Tolldreiste Kerle in rasselnden Raketen
Originaltitel: Blast of (Jules Verne’s Rocket to the Moon)
Regie: Don Sharp
Drehbuch: Dave Freeman
Produktion: Harry Alan Towers
Darsteller: Gert Fröbe, Burt Ives, Troy Donahue, Daliah Lavi
England 1967
Laufzeit: 95 Minuten
Jules Vernes Reise zum Mond ist ein Klassiker schlechthin. Ende der 60er Jahre produzierte Don Sharp eine freie Adaption des Stoffes, der eine Mischung aus Komödie und Science-Fiction darstellt.
Es geht um den Zirkusdirektor Phileas Barnum, der aus den USA flüchten muss, um seinen Gläubigern zu entkommen. Seine Reise führt ihn nach England, wo er auf eine Gruppe Wissenschaftler stößt, welche eine Rakete zum Mond schießen wollen. Barnum ist natürlich von der Idee sofort eingenommen und beteiligt sich an dem Unternehmen. Der von Siegfried von Bülow entwickelte Bülowit-Sprengstoff soll als Antrieb dienen. Doch verschiedene Leute wollen das Projekt sabotieren, um dadurch politische bzw. finanzielle Ziele zu erreichen.

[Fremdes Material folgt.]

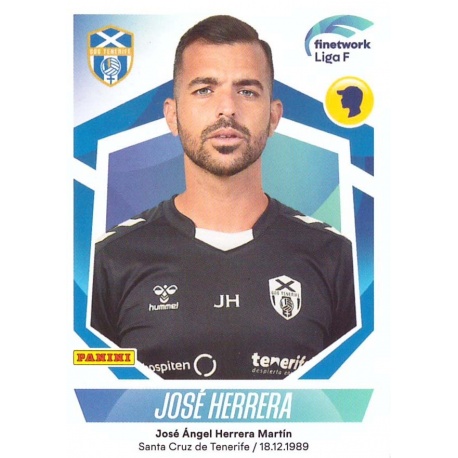 José Herrera Entrenador UD Granadilla Tenerife 152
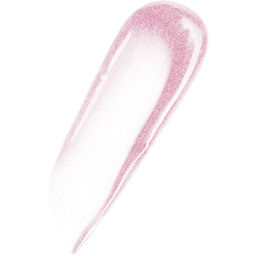 LavelleCollection Блеск для губ тон 59 LIP GLOSS SILVER LG-05 розовый жемчуг  фото 3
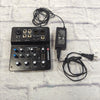 Harbinger LV7 5 Channel Mixer with Power Supply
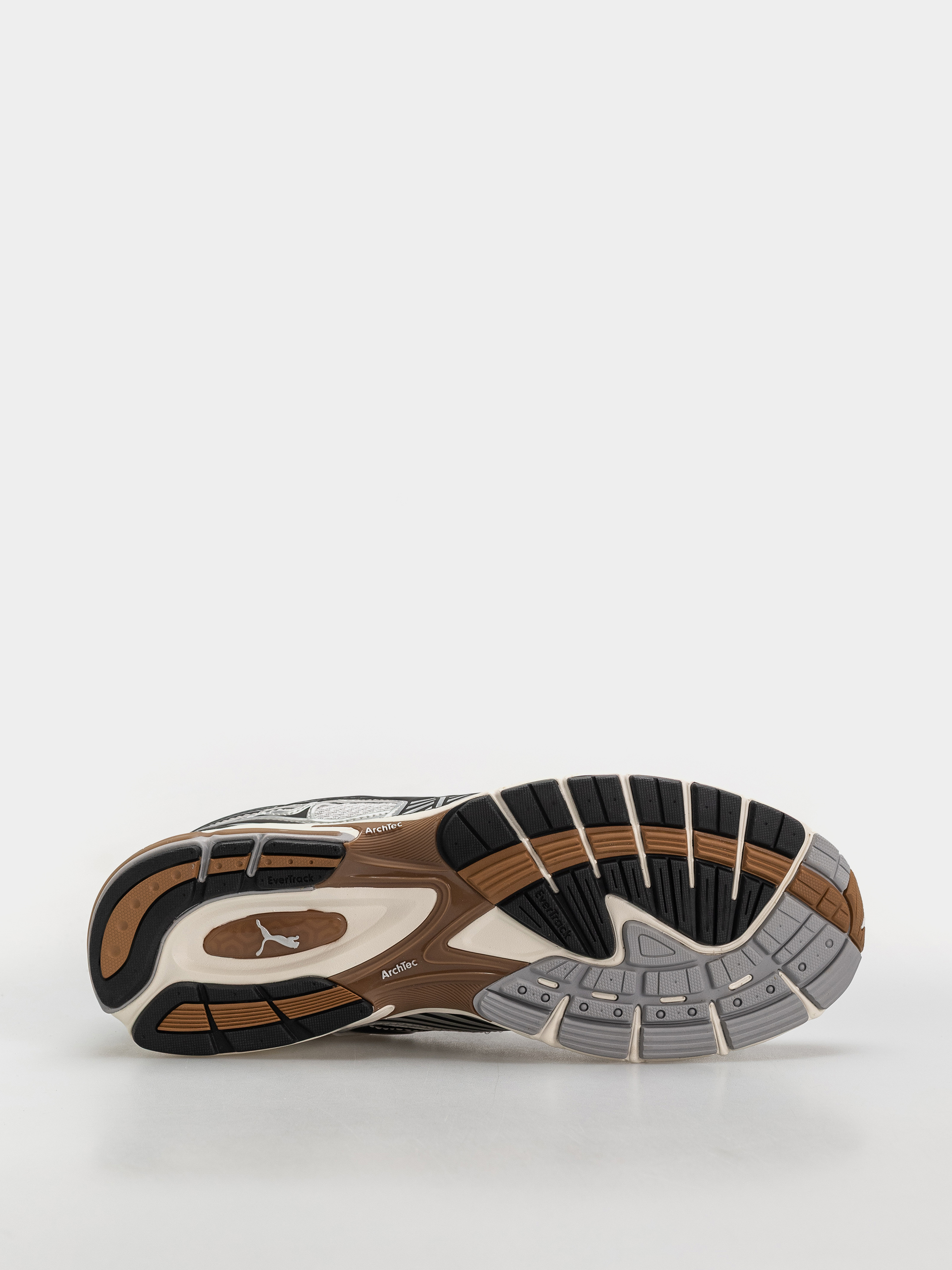 Topánky Puma Homura OG+ (matte silver/puma black)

Natürlich steht bei diesem Film der Klamauk an erster Stelle. Nichts wird ernst genommen. Das Verhalten der Wissenschaftler wird genauso durch den Kakao gezogen wie die damals propagierte freie Liebe und nicht zuletzt der Sinn fürs Geschäftemachen. Nicht alle Wissenschaftler zeichnen sich als teamfähig aus, sondern sind eher bestrebt, als Erstes den Ruhm zu ernten. Dementsprechend zeigt Don Sharp keine verwirrten Professoren, sondern vielmehr geltungssüchtige Zeitgenossen, die nicht wirklich wissen, was sie eigentlich machen. Dieser Gruppe gegenüber steht Siegfried Bülow, der als gestandener Preuße seinen selbst entwickelten Sprengstoff ohne Wenn und Aber dem Projekt zur Verfügung stellt. Die Situationskomik ist durch die hervorragende Präsenz von Gert Fröbe am besten gelungen. Eine kleine Gruppe Freiwilliger muss ihm stets bei seinen Experimenten helfen, was natürlich selten gut geht. Schließlich erzählt der Film auch eine Liebesgeschichte, die sich um die junge Madeleine dreht, welche in zwei Männer gleichzeitig verliebt ist und den einen nicht aufgeben will, nur weil sie den anderen heiratet. Sehr gut gespielt von Daliah Lavi, die Horrorfans aus Mario Bavas Die Jungfrau und die Peitsche bestens bekannt ist. Ihre Rolle schwankt zwischen Emanzipation und Abhängigkeit und macht sich über beides lustig.
Natürlich dürfen auch hier die Bösewichte nicht fehlen. Zum einen ist es Captain Sir Henry Washington-Smythe, der zunächst aus dem Projekt Kapital schlagen möchte, danach aber den Start verhindern will. Und zwischendurch taucht auch noch ein Spion des Zaren auf, was dazu führt, dass der Film auf den damaligen Wettkampf zwischen den USA und der Sowjetunion in Sachen Mondflug eingeht.
Insgesamt ist Tolldreiste Kerle in rasselnden Raketen fast genauso amüsant wie sein Vorgänger Die tollkühnen Männer in ihren fliegenden Kisten. Wer also auf gut gemachte Komödien steht, kommt hier voll auf seine Kosten.